**What is required**
Transcribe all of the data, leaving nothing out and changing nothing.

**Records provided**
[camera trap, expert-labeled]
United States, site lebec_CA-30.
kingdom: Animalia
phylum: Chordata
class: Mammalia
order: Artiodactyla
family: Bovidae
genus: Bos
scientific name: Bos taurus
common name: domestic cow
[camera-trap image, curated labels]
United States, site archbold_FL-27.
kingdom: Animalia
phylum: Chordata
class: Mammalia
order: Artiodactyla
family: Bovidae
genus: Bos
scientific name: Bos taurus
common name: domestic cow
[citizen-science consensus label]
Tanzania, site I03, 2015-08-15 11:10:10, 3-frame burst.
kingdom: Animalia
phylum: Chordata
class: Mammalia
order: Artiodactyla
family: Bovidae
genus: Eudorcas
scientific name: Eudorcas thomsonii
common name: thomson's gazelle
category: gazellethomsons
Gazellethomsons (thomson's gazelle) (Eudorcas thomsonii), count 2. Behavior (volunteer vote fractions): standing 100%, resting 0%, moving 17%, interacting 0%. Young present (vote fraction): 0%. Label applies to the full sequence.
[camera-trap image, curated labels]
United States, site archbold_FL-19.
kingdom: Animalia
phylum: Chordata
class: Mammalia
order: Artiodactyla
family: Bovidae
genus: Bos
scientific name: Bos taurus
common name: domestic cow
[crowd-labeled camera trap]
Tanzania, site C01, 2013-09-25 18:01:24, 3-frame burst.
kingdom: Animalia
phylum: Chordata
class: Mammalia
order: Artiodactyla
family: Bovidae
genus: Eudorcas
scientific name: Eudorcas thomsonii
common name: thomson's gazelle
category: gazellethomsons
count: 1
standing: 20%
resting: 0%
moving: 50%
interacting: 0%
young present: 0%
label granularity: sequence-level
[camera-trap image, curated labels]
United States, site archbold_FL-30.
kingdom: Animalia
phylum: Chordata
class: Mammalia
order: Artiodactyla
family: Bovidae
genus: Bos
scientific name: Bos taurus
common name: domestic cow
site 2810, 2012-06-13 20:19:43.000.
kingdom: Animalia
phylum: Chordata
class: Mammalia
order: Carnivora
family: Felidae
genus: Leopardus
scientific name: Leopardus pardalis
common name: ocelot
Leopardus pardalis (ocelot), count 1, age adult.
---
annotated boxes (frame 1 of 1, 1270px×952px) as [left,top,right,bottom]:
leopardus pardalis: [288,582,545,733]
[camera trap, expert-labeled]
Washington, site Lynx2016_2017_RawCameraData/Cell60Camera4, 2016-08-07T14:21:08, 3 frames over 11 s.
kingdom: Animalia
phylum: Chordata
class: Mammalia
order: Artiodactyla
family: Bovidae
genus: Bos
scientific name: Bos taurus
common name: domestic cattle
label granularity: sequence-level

**Exercise output**
[camera trap, expert-labeled]
United States, site lebec_CA-30.
kingdom: Animalia
phylum: Chordata
class: Mammalia
order: Artiodactyla
family: Bovidae
genus: Bos
scientific name: Bos taurus
common name: domestic cow
[camera-trap image, curated labels]
United States, site archbold_FL-27.
kingdom: Animalia
phylum: Chordata
class: Mammalia
order: Artiodactyla
family: Bovidae
genus: Bos
scientific name: Bos taurus
common name: domestic cow
[citizen-science consensus label]
Tanzania, site I03, 2015-08-15 11:10:10, 3-frame burst.
kingdom: Animalia
phylum: Chordata
class: Mammalia
order: Artiodactyla
family: Bovidae
genus: Eudorcas
scientific name: Eudorcas thomsonii
common name: thomson's gazelle
category: gazellethomsons
Gazellethomsons (thomson's gazelle) (Eudorcas thomsonii), count 2. Behavior (volunteer vote fractions): standing 100%, resting 0%, moving 17%, interacting 0%. Young present (vote fraction): 0%. Label applies to the full sequence.
[camera-trap image, curated labels]
United States, site archbold_FL-19.
kingdom: Animalia
phylum: Chordata
class: Mammalia
order: Artiodactyla
family: Bovidae
genus: Bos
scientific name: Bos taurus
common name: domestic cow
[crowd-labeled camera trap]
Tanzania, site C01, 2013-09-25 18:01:24, 3-frame burst.
kingdom: Animalia
phylum: Chordata
class: Mammalia
order: Artiodactyla
family: Bovidae
genus: Eudorcas
scientific name: Eudorcas thomsonii
common name: thomson's gazelle
category: gazellethomsons
count: 1
standing: 20%
resting: 0%
moving: 50%
interacting: 0%
young present: 0%
label granularity: sequence-level
[camera-trap image, curated labels]
United States, site archbold_FL-30.
kingdom: Animalia
phylum: Chordata
class: Mammalia
order: Artiodactyla
family: Bovidae
genus: Bos
scientific name: Bos taurus
common name: domestic cow
site 2810, 2012-06-13 20:19:43.000.
kingdom: Animalia
phylum: Chordata
class: Mammalia
order: Carnivora
family: Felidae
genus: Leopardus
scientific name: Leopardus pardalis
common name: ocelot
Leopardus pardalis (ocelot), count 1, age adult.
---
annotated boxes (frame 1 of 1, 1270px×952px) as [left,top,right,bottom]:
leopardus pardalis: [288,582,545,733]
[camera trap, expert-labeled]
Washington, site Lynx2016_2017_RawCameraData/Cell60Camera4, 2016-08-07T14:21:08, 3 frames over 11 s.
kingdom: Animalia
phylum: Chordata
class: Mammalia
order: Artiodactyla
family: Bovidae
genus: Bos
scientific name: Bos taurus
common name: domestic cattle
label granularity: sequence-level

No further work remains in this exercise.